Who knows where Von Schmidt got his information from, but it certainly infers that the place existed in the late 1860's. It also infers it was a very temporary set up and used only once.

When queried, a Lassen County old-timer intimated that the fort was built hastily. No word on if the builders survived, or if the fort was later improved upon.

According to Lassen County historian Philip S. Hall, Charles Clark, who moved to Long Valley in 1872, told him this version. Clark stated that when the soldiers passed through the region there had been an Indian scare. The soldiers camped on the east side of the mountain, next to the only stream, and made a fortification of stone and debris.
-https://tipurdy.org/fort-sage-honey-lake-valley-nevada/


Nearby is the Fort Sage Drift Fence, a pre-historic aboriginal structure.

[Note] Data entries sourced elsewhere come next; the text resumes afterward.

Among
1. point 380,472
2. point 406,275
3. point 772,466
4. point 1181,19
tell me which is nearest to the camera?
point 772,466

The Fort Sage Drift Fence, approximately 50 km. north of Reno, Nevada, consists of a well constructed rock alignment nearly 1800 m. long and in places almost a meter high. This site probably once functioned as an aboriginal hunting facility, built more than 3000 years ago by logistically organized hunter-gatherers. The drift fence was probably used to ambush antelope, although it could have been used in the hunting of bighorn sheep in late fall or winter.
-The Fort Sage Drift Fence, Washoe County, Nevada, Pendleton, Thomas, 1983


In this scientific report, they give another possible location.

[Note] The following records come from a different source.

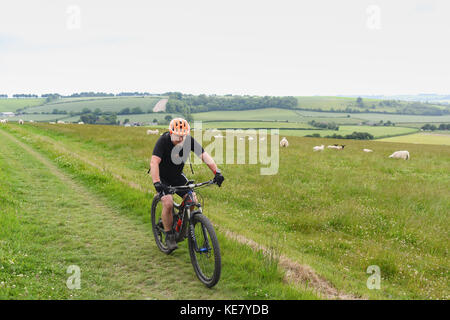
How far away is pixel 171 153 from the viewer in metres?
6.56

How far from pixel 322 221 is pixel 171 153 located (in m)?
6.48

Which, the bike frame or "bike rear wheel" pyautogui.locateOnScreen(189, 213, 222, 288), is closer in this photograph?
"bike rear wheel" pyautogui.locateOnScreen(189, 213, 222, 288)

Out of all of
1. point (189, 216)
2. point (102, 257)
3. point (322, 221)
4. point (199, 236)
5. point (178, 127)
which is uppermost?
point (178, 127)

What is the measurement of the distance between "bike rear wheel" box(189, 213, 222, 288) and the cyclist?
0.77m

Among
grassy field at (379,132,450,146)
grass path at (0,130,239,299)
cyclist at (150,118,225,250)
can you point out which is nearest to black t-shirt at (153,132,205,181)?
cyclist at (150,118,225,250)

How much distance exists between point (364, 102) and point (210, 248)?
170201mm

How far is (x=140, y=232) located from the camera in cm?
837

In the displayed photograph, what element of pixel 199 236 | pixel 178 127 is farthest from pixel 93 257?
pixel 178 127

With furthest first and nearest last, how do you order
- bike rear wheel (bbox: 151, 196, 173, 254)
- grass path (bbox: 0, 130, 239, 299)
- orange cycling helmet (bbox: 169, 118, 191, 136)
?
bike rear wheel (bbox: 151, 196, 173, 254) → orange cycling helmet (bbox: 169, 118, 191, 136) → grass path (bbox: 0, 130, 239, 299)

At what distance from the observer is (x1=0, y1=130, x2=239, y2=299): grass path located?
5410 millimetres

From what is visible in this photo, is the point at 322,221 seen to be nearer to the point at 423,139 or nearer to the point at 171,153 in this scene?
the point at 171,153

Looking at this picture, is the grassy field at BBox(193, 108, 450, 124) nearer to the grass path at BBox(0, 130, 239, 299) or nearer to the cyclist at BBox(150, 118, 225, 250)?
the grass path at BBox(0, 130, 239, 299)
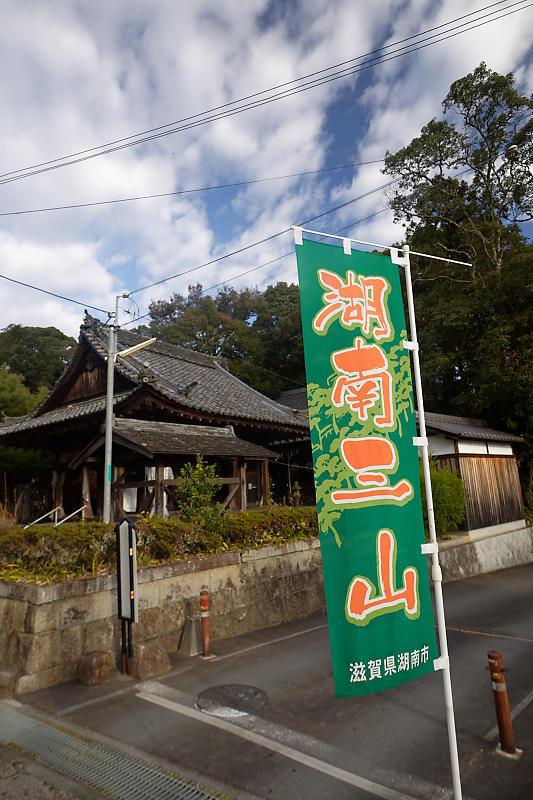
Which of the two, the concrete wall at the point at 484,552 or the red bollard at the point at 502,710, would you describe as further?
the concrete wall at the point at 484,552

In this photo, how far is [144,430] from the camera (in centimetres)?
1312

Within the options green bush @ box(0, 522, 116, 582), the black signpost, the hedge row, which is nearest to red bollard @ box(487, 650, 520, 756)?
the black signpost

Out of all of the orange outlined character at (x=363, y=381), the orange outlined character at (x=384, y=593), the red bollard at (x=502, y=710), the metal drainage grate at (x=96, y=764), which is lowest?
the metal drainage grate at (x=96, y=764)

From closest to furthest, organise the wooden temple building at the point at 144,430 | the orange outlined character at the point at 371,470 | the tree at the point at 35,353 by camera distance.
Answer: the orange outlined character at the point at 371,470 → the wooden temple building at the point at 144,430 → the tree at the point at 35,353

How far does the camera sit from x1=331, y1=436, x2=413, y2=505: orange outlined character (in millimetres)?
3656

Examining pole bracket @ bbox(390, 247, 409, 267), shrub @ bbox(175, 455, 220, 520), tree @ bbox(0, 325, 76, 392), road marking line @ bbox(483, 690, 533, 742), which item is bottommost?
road marking line @ bbox(483, 690, 533, 742)

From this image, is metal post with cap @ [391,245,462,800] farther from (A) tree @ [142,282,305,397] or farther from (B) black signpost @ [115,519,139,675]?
(A) tree @ [142,282,305,397]

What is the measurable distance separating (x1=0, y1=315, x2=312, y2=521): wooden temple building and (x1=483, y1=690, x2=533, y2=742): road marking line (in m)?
8.09

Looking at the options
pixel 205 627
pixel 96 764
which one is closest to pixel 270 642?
pixel 205 627

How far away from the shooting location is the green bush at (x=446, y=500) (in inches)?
605

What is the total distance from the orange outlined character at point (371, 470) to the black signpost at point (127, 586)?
4.28 meters

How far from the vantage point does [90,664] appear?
624cm

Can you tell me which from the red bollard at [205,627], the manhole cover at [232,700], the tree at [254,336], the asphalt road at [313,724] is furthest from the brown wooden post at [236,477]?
the tree at [254,336]

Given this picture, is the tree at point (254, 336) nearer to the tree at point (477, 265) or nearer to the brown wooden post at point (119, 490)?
the tree at point (477, 265)
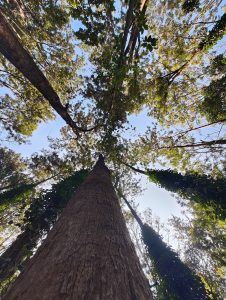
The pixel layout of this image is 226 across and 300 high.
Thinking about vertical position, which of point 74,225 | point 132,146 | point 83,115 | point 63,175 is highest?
point 83,115

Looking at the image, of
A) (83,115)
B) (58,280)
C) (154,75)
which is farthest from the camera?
(83,115)

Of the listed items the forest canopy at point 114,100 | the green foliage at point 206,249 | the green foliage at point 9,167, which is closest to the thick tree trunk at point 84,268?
the forest canopy at point 114,100

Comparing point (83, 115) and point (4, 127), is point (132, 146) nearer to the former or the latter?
point (83, 115)

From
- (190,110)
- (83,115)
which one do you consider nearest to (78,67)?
(83,115)

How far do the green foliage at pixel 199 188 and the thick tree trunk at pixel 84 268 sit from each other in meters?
7.60

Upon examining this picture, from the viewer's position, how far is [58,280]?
56.5 inches

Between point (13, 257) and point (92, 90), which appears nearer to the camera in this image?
point (13, 257)


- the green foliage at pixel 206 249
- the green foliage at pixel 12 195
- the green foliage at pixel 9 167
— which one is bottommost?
the green foliage at pixel 206 249

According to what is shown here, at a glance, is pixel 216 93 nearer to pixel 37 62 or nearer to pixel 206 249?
pixel 37 62

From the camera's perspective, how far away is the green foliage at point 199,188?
880 cm

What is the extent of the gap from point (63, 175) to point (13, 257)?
8.84 m

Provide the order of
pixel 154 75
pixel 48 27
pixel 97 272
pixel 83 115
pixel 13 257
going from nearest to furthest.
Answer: pixel 97 272 < pixel 13 257 < pixel 48 27 < pixel 154 75 < pixel 83 115

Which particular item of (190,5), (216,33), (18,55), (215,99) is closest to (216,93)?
(215,99)

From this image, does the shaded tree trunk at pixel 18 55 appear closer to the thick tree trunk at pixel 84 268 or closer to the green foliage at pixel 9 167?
the thick tree trunk at pixel 84 268
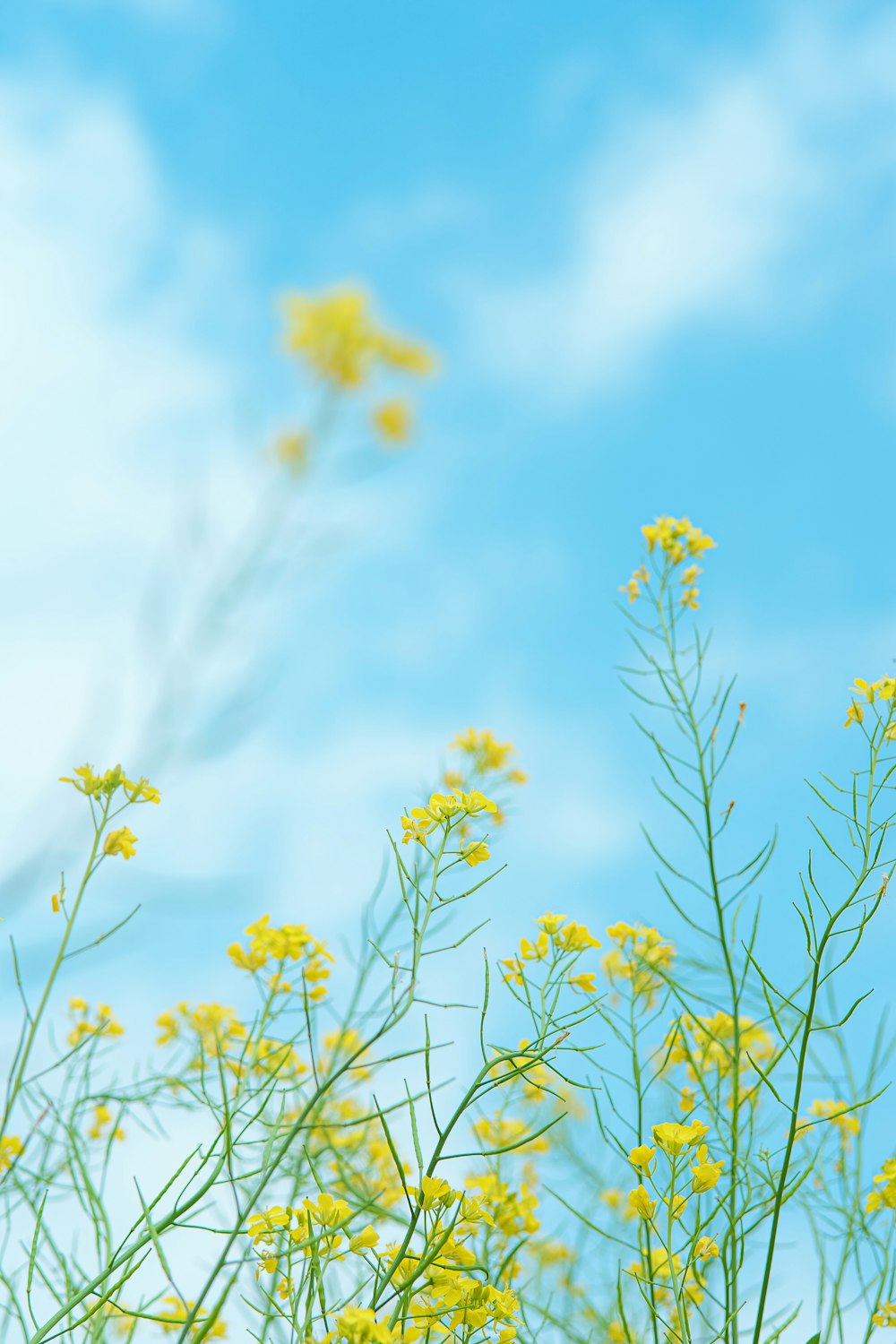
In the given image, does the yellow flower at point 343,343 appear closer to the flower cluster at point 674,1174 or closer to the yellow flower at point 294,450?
the yellow flower at point 294,450

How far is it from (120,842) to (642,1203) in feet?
3.04

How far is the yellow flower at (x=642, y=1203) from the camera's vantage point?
5.10 ft

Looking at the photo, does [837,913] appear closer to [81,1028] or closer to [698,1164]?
[698,1164]

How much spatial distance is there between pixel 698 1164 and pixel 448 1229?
1.36ft

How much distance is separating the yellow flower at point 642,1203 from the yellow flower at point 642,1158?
0.09 feet

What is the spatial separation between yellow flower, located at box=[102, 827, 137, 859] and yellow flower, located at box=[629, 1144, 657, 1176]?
2.85 feet

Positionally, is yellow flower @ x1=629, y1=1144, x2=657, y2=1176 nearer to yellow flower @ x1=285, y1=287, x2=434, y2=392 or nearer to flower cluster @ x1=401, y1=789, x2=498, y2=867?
flower cluster @ x1=401, y1=789, x2=498, y2=867

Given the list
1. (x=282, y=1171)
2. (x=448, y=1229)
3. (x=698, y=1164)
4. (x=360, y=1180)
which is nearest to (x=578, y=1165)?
(x=360, y=1180)

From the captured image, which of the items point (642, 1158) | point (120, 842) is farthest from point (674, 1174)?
point (120, 842)

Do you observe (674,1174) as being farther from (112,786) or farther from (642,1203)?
(112,786)

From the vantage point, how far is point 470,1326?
1510mm

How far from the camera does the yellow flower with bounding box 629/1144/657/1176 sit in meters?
1.53

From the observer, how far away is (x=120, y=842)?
1854mm

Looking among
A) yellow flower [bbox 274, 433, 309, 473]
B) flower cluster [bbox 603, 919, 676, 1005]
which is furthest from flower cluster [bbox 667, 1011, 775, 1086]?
yellow flower [bbox 274, 433, 309, 473]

There has been plenty of historic era activity in the vicinity. The site is named for Fort Sage, a military garrison used by troops patrolling the Reno-Ft. Bidwell road in the early 1870s (Jocelyn, 1953; Ruhlen, 1964, p. 51; see also Pendleton, McLane, and Thomas, 1982). Crumbling rock foundations, probably the ruins of Fort Sage, are visible near Miller Spring, approximately 5 km. southwest of Wa3030. The precise location of Fort Sage is uncertain. Jocelyn (1953) and Ruhlen (1964) place it in Washoe County, Nevada. W. Dalton La Rue, however, suggests that it was in California; he believes that the rock foundations at Miller Spring were built by a Mexican landholder who purchased the property in the 1880s (personal commun.).
-The Fort Sage Drift Fence, Washoe County, Nevada, Pendleton, Thomas, 1983



The problem with that is Miller Spring is 7.8 miles southeast of where VonSchmidt shows it on his map, and over 3.5 miles east of the state line, on the other side of the mountain range. Even VonSchmidt probably wasn't that far off.

POST OFFICE None
NEWSPAPER None
WHAT IS

Having what is understood to have a brief existence, chances of any signs of Fort Sage being visible were slim at best. Still we nosed around the area a tiny bit to see what there was to see. The southern end of the Honey Lake Valley-- which is where we surmise the Fort's location to be-- seems to be the graveyard of hundreds of motor homes, mobile homes, cars, trucks, and various equipment and machinery, along with various corrals and fenced areas. The road is decent, probably owing to the nearby Fort Sage OHV areas nearby. But the place we decided Fort Sage to be was fenced with "No Trespass" signs, as was every other collection of metal flotsam and jetsam out there, so we'll probably never know the exact location.